→ Your objective
Copy the entries without a single change. Pictures should be dropped.
[Opening Source data section]
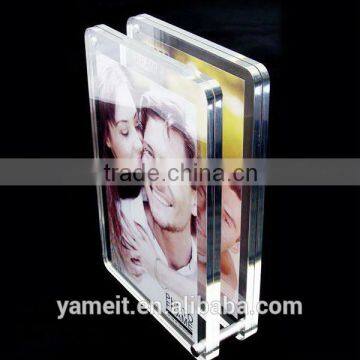 Elegant China gold supplier gif digital picture frame high quality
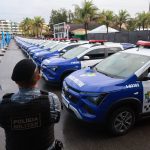 Sergipe avanca na Seguranca Publica e investimentos refletem na sensacao de tranquilidade de sergipanos e turistas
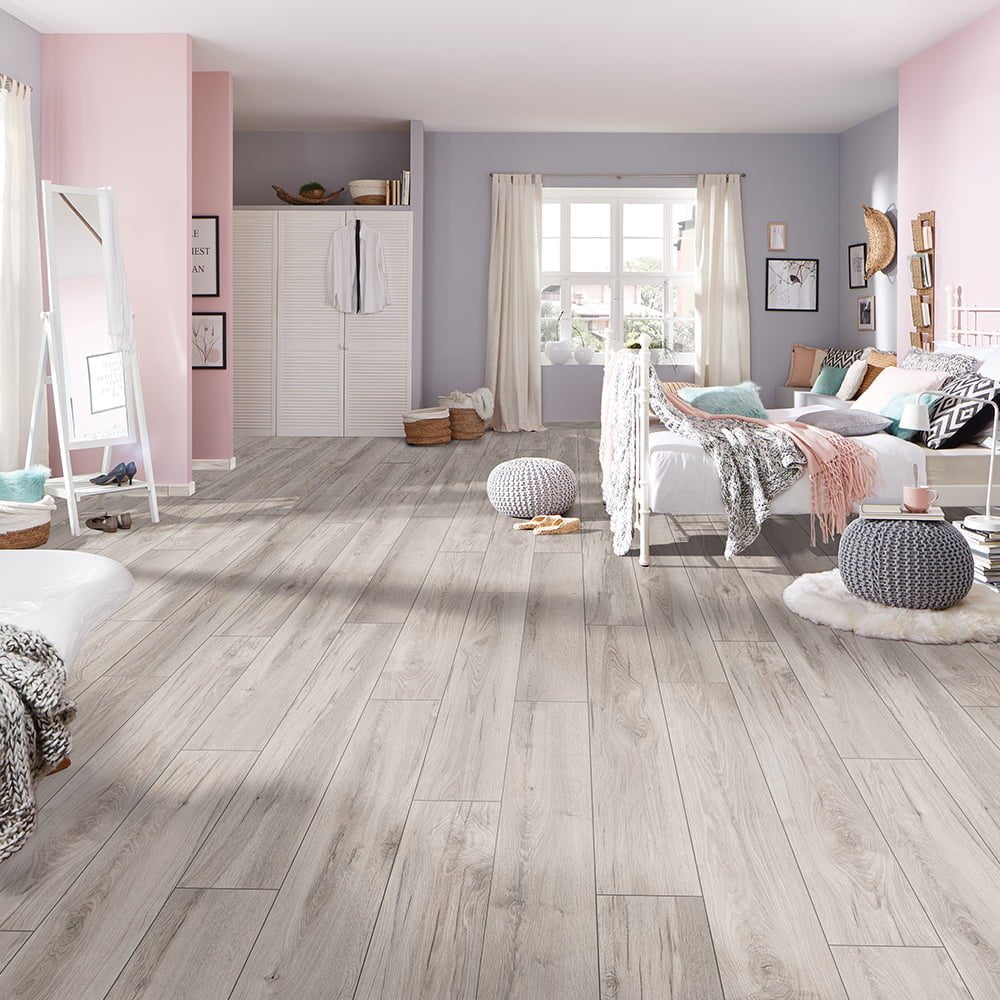 Nova kolekcija Kronospan laminatnih podova
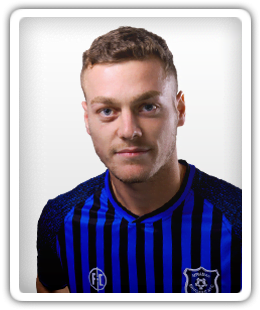 Liam Wood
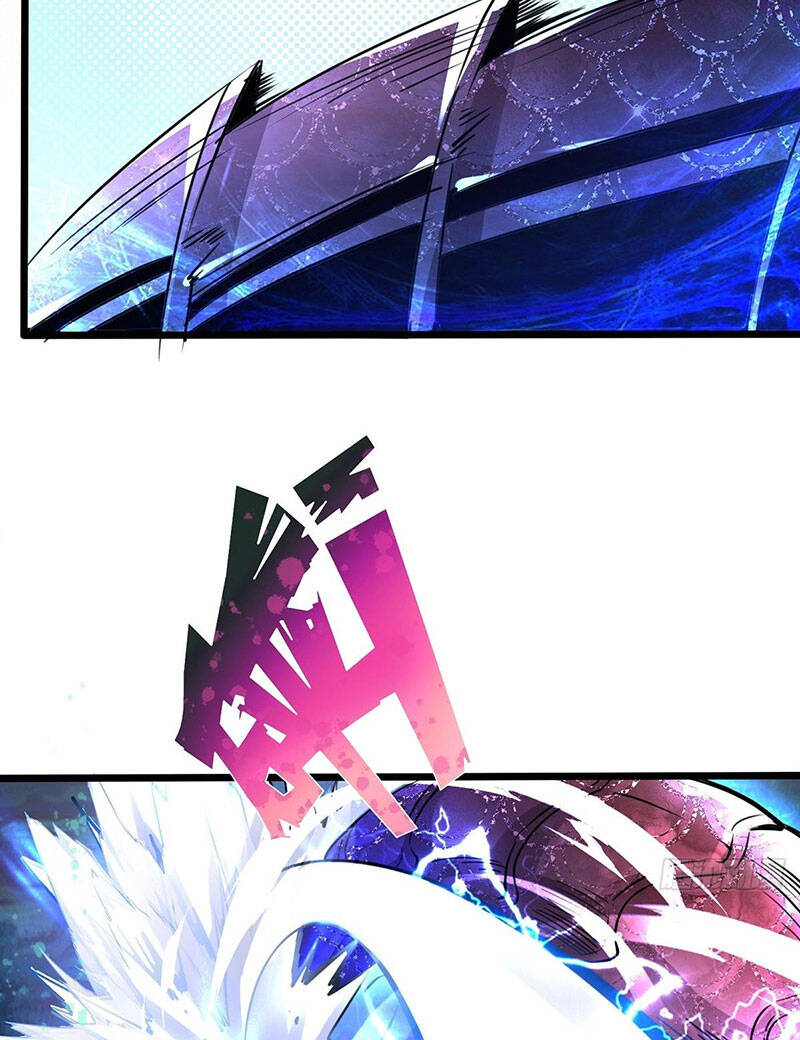 Tân Hỗn Độn Kiếm Thần chapter 33 - Trang 9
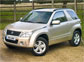 Suzuki Grand Vitara 2.4 in UK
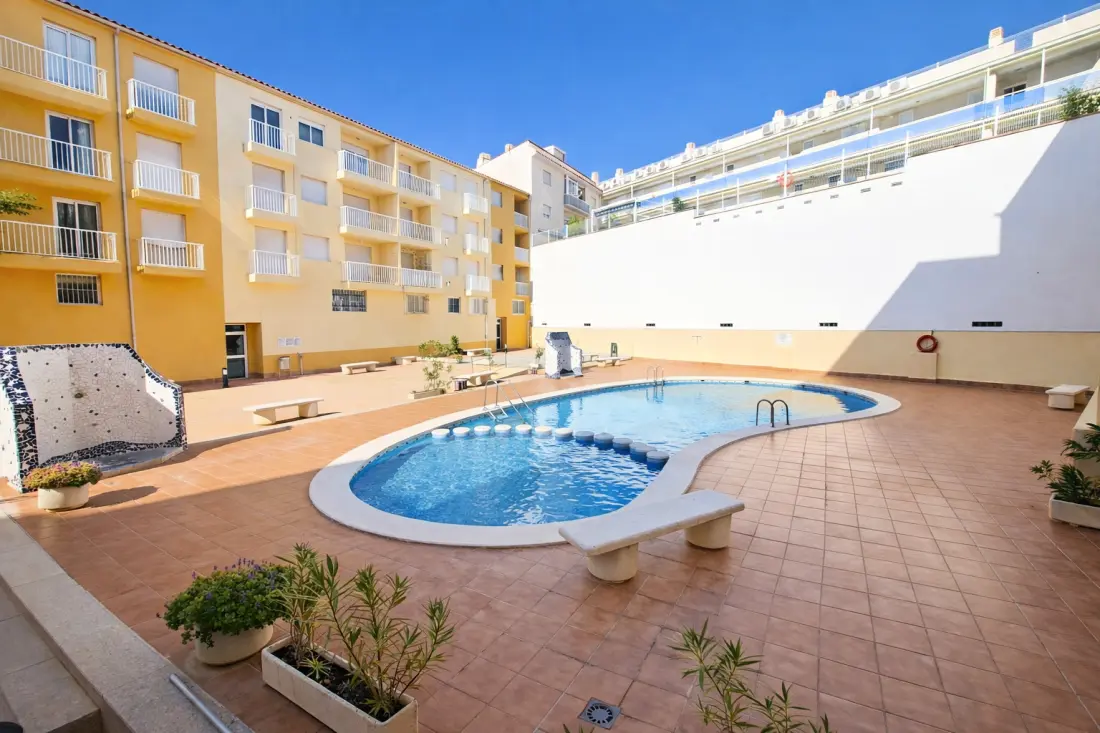 Appartements à Alcossebre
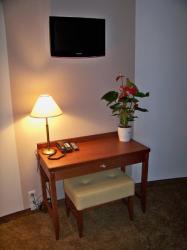 Hotel Gniecki 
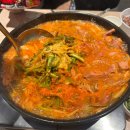 부대찌개잘하는남자 논현점 | [남산터-신논현점] 24시간 영업하는 부대찌개 맛집/ 내돈내산 솔직 후기!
[Closing Source data section]
→ Task output
 Elegant China gold supplier gif digital picture frame high quality
 Sergipe avanca na Seguranca Publica e investimentos refletem na sensacao de tranquilidade de sergipanos e turistas
 Nova kolekcija Kronospan laminatnih podova
 Liam Wood
 Tân Hỗn Độn Kiếm Thần chapter 33 - Trang 9
 Suzuki Grand Vitara 2.4 in UK
 Appartements à Alcossebre
 Hotel Gniecki 
 부대찌개잘하는남자 논현점 | [남산터-신논현점] 24시간 영업하는 부대찌개 맛집/ 내돈내산 솔직 후기!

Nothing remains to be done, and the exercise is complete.